Transformers 4.6.0 on SageMaker?

Hi all,

Is there a timeline for when Transformers 4.6.0 will be supported in the HuggingFace SDK on SageMaker?

I’ve recently been having issues with CUDA running out of memory while training a distilBert model:

RuntimeError: CUDA out of memory. Tried to allocate 6.87 GiB (GPU 0; 15.78 GiB total capacity; 7.35 GiB already allocated; 2.79 GiB free; 11.78 GiB reserved in total by PyTorch)

It seems like this has been acknowledged and fixed in a recent commit - also similarly described here.
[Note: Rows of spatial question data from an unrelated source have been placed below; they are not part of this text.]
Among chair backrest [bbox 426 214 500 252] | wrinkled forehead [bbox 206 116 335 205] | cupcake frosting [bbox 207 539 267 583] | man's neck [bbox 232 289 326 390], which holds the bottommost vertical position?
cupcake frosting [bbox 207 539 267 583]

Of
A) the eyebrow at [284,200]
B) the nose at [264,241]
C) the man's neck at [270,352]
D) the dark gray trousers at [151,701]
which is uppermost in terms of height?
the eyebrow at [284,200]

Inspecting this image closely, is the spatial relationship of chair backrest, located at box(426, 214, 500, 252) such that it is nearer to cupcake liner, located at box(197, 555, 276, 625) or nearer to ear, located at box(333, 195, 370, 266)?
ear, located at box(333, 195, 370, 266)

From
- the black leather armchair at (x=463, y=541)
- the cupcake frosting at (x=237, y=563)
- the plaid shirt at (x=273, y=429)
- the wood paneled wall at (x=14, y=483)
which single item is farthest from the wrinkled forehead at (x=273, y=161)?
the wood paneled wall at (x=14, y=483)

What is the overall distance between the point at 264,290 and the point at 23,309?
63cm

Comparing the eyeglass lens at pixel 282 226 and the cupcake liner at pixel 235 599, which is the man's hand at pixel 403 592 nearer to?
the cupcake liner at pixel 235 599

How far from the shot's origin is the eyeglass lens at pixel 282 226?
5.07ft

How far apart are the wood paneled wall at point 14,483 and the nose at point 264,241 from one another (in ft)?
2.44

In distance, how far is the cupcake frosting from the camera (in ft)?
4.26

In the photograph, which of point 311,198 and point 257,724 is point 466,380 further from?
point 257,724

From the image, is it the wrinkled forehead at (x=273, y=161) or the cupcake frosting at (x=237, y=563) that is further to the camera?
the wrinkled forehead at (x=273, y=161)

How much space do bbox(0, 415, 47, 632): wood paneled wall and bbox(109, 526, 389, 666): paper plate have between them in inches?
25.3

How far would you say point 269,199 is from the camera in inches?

Looks like this has also been added to Transformers 4.6.0 and I can confirm that using this latest version (without the HuggingFace SDK) fixes the OOM issues for me.

When configuring the HuggingFace estimator, it seems like the latest supported version of Transformers is version 4.5.0

ValueError: Unsupported huggingface version: 4.6.0. You may need to upgrade your SDK version (pip install -U sagemaker) for newer huggingface versions. Supported huggingface version(s): 4.4.2, 4.5.0, 4.4, 4.5.

Does anyone have an idea of when we can expect version 4.6.0 to be supported?

Thanks!

hey @nreamaroon,

We already opened a PR for a DLC with transformers 4.6.0. I hope we can get as merged as soon as possible.

3 Likes

Hi @philschmid -

Thank you for all your work on this. I have just tried to use Transformers version 4.6.0 in a Huggingface estimator in Sagemaker, but get the same error as reported by @nreamaroon

ValueError: Unsupported huggingface version: 4.6. You may need to upgrade your SDK version (pip install -U sagemaker) for newer huggingface versions. Supported huggingface version(s): 4.4.2, 4.5.0, 4.4, 4.5.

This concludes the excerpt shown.